Embora a linguística seja uma ciência com mais de cento e cinquenta anos de idade, ela é ainda pouco conhecida, não só pelo público leigo, mas também por boa parte do meio acadêmico. Muitos confundem a linguística com a gramática, por acharem que ambas tratam do mesmo objeto: a língua. Outros, adeptos da gramática tradicional, muito mais antiga que a linguística, veem nesta última uma ameaça à “pureza da língua”, por ser, segundo eles, uma disciplina por demais permissiva e tolerante com os “erros gramaticais dos falantes incultos”. Isso tudo demonstra que, ainda hoje, a linguística vive cercada por uma aura de desconhecimento e preconceito, fruto, sem dúvida, da ignorância geral sobre o assunto. Por isso, é oportuno falarmos um pouco sobre linguística e sobre gramática.
A gramática, tal qual a conhecemos hoje, foi criada no século IV a.C. (...) e foi definida como “a arte de escrever com correção e elegância” e tinha um caráter eminentemente normativo, isto é, era um conjunto de regras a ser seguidas por todos aqueles que pretendessem escrever bem. (...) Com o passar do tempo, a gramática fixou-se como a disciplina que determina quais formas da língua são corretas e quais não, sempre, é claro, do ponto de vista da linguagem tal qual é usada pelos falantes eruditos. (...) Se hoje a gramática da língua portuguesa recomenda ou até impõe certas construções (como fá-lo-ei ou dir-lho-ás, por exemplo) que o povo em geral absolutamente não usa, é em grande parte porque nossa gramática ainda se baseia no uso linguístico do século XVII. Por sua própria natureza, a gramática é uma disciplina normativa, isto é, que impõe regras e determina como se deve ou não falar ou escrever.

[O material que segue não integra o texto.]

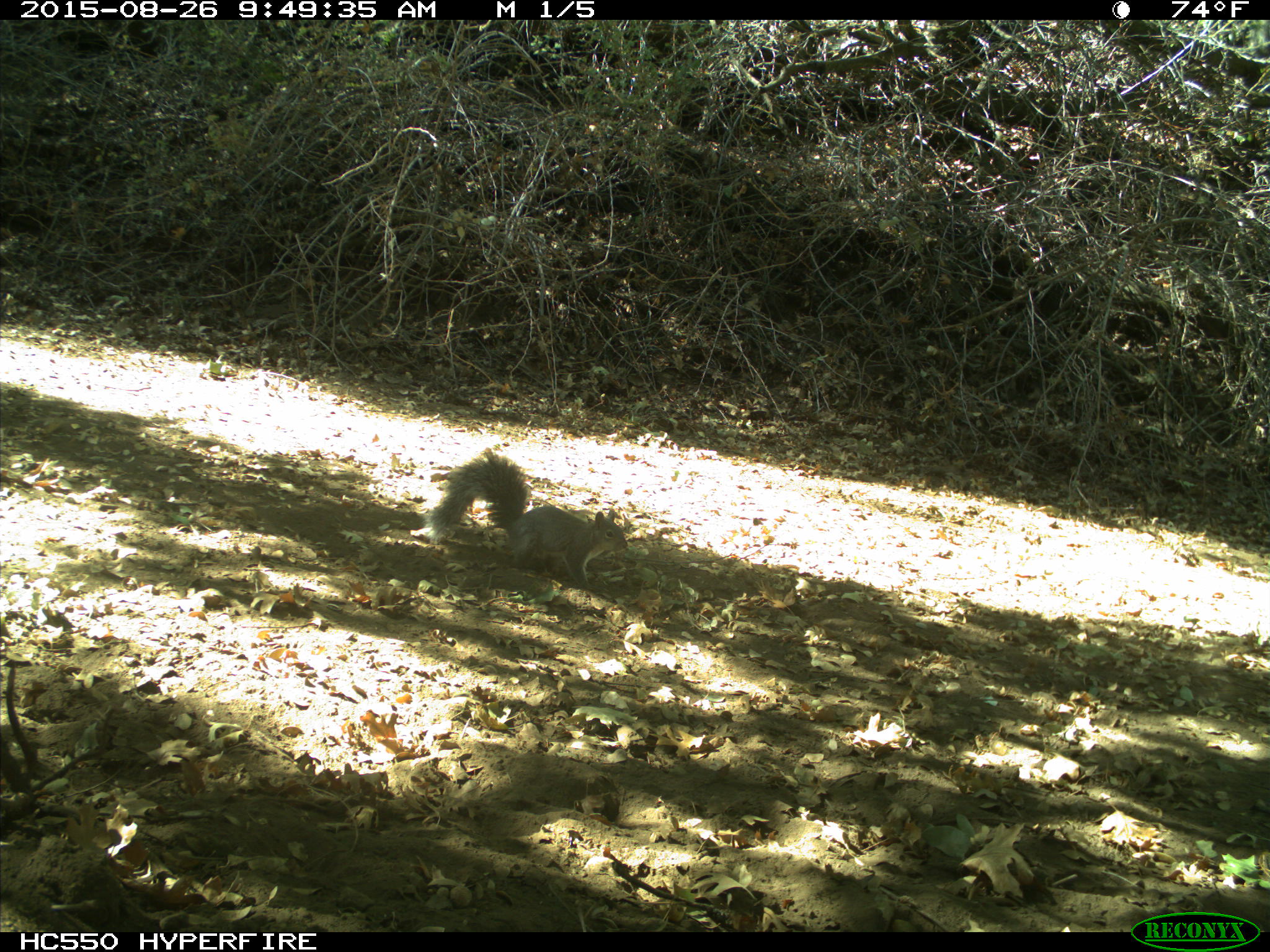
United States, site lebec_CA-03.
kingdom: Animalia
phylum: Chordata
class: Mammalia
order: Rodentia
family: Sciuridae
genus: Sciurus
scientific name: Sciurus carolinensis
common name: eastern gray squirrel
Sciurus carolinensis (eastern gray squirrel).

Nesse sentido, ela não é uma ciência, pois não é sua função estudar e descrever a língua em si, tal qual ela é falada, mas sim estabelecer, segundo critérios às vezes bastante arbitrários, como os falantes cultos devem falar ou escrever.
Por outro lado, a linguística é uma ciência, surgida entre fins do século XVIII e princípios do XIX, cujo objeto de estudo é a linguagem verbal, isto é, a língua. Enquanto ciência, a linguística não se interessa pelo que a língua deve ser, mas sim pelo que ela efetivamente é. (...) Devido ao seu caráter científico, a linguística não recomenda nem proíbe este ou aquele uso da língua. Sua abordagem deve ser neutra, objetiva e imparcial, como convém a toda ciência que se preze (embora os espíritos mais esclarecidos saibam que neutralidade, objetividade e imparcialidade absolutas são metas impossíveis de ser atingidas, seja pela ciência ou por qualquer outra atividade humana, mas essa é uma questão extremamente complexa e vasta, que não discutirei aqui).
Por outro lado, sabemos que as sociedades ditas civilizadas são bastante complexas e heterogêneas, isto é, dividem-se em inúmeros grupos sociais, cada um com sua cultura, seu modo de vida e sua norma de linguagem próprios. Assim, para que haja intercomunicação entre esses grupos, é preciso que haja um padrão de linguagem comum a todos eles, padrão que chamamos de norma culta. Essa norma é a que se usa, por exemplo, nos meios de comunicação de massa (jornais, revistas, rádio, TV), e é por isso que todas as pessoas, em todas as regiões do país, pertencentes aos mais diversos grupos sociais, conseguem ler livros ou assistir televisão e entender o que estão lendo ou ouvindo. Sem a norma culta, não haveria intercomunicação e, consequentemente, relacionamento social entre os diversos grupos que compõem a sociedade, o que levaria à própria desintegração dessa sociedade.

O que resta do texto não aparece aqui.